Now, let’s look at a few examples and analyze them…

Code Style

For example, how do you get everyone to consistently use spaces over tabs?

❌ Institutional knowledge - Bad; this doesn’t prevent people from going off the code style at all.

❌ Documentation - Just as bad as institutional knowledge, but written down.

✅ Affordances - Semi-effective. You can configure your editor to always use spaces instead of tabs. Even better, some IDEs let you check a code style definition into source control so everyone is on the same page style-wise. However, in terms of correctness, it guides but doesn’t restrict.

✅ Software checks - Using lint or code style checkers to verify code style is a great use of CPU cycles. People can’t merge code that goes off style with this in place.

❌ Constraints - Not really possible from what I can tell. I’m not sure how you’d enforce this - ship everyone keyboards without the tab key?

❌ Automation - You could have some hook automatically rewrite tabs to spaces, but honestly this gives me the heebie jeebies a bit!
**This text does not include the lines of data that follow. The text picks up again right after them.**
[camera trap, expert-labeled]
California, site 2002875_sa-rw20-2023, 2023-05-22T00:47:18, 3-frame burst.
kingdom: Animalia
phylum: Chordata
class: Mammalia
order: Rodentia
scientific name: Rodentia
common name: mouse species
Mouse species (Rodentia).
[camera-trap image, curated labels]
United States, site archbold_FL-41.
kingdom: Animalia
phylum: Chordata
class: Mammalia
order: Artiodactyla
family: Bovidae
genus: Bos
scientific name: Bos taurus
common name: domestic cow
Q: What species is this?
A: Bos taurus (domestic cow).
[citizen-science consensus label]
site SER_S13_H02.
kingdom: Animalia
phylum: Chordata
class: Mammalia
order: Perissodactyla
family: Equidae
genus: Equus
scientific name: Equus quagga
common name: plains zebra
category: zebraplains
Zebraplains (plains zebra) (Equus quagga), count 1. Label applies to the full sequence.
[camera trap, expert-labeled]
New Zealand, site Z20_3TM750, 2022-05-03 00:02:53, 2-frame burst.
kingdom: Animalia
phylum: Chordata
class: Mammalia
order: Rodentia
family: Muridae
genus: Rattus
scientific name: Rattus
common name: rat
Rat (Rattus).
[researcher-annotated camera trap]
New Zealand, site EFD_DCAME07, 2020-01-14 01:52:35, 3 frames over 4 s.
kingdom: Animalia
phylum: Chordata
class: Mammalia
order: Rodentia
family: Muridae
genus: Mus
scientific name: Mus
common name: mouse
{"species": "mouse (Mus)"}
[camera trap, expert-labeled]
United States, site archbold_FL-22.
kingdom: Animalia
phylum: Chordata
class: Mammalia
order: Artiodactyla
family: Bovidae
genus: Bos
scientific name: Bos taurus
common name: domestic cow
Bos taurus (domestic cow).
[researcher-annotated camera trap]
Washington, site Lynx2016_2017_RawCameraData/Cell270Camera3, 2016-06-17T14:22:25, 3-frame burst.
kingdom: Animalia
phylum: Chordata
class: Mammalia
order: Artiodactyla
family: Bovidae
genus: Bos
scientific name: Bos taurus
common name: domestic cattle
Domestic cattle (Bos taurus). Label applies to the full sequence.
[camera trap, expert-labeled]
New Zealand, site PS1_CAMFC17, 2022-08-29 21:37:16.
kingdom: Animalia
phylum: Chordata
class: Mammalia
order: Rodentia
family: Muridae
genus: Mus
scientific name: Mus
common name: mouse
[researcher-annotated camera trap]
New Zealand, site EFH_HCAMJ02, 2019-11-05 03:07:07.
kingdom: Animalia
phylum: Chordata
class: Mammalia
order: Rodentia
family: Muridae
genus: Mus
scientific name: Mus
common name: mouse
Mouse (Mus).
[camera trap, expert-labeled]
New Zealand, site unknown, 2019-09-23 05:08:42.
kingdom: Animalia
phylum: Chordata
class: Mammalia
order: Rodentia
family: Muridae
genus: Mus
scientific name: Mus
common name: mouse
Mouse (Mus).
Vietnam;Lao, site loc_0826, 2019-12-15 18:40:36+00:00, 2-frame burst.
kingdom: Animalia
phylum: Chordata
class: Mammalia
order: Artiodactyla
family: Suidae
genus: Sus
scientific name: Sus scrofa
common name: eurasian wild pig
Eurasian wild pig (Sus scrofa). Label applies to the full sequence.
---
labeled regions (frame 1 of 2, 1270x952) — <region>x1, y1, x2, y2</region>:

In the end, I like enforcing your style with software checks, but making it easier to avoid failures with affordances.

Code Contribution to an OSS Project

How do people contribute code to an open source codebase? If you’ve got a particular process (like code reviews, running tests, deploying) how do you ensure those happen when a random person donates code?

❌ Institutional knowledge - Impossible for strangers.

✅ Documentation - If you write solid instructions, you can create a more welcoming environment for anyone to contribute code. However, documentation alone will not result in a reliable process, because not everyone reads the manual.

✅ Affordances - There’s plenty you can do here, like templates for explaining your code contribution, or giving people clear buttons for different contributor actions (like signing the contributor license agreement).

✅ Software checks - Having plenty of software checks in place makes it much easier for people to contribute code that doesn’t break the existing project.

✅ Constraints - Repository hosts let you put all sorts of nice constraints on code contribution: prevent merging directly to main, require code reviews, require contributor licenses, require CI to pass before merging.

✅ Automation - CI is necessary because it feeds information into the constraints you’ve set up.

For this, I use a mix of all different strategies to try to get people to do the right thing.

Cleaning Streams

Let’s revisit the story from the beginning of this article - how to clean up resources in reactive streams of data (specifically with RxJava).

❌ Institutional knowledge - You can teach people to clean up streams, but they will forget.

❌ Documentation - No more correct than institutional knowledge, just easier to spread the information.

✅ Affordances - We used an RxJava tool called CompositeDisposable to clean up a bunch of streams at once. AutoDispose adds easier ways to clean up streams automatically as well. However, all these solutions still require remembering to use them.

✅ Software checks - We added RxLint to verify that we actually handle the returned stream subscription. However, this does not guarantee you avoid a leak, just that you made an attempt to avoid it. If you’re using AutoDispose, it provides a lint check to make sure it’s being used.

✅ Constraints - I’m pretty excited by Kotlin coroutines’ scopes here. Instead of putting the onus on the developer to remember to clean up, a coroutine scope requires that you define the lifespan of the coroutine.

❌ Automation - Knowing when a stream of data is no longer needed is something only humans can determine.

What strategy you use here depends on the library. The best solution IMO are constraints, where the library itself forces you to avoid leaks. If you’re using a library that can’t enforce it (like RxJava), then affordances and software checks are the way to go.

Conclusion

Obviously, not every option is available to every problem - you can’t automate your way out of all software development! However, at its core, the less people have to make choices, the better for correctness. Free people’s minds up for what really matters - developing software, rather than wrestling with avoidable mistakes.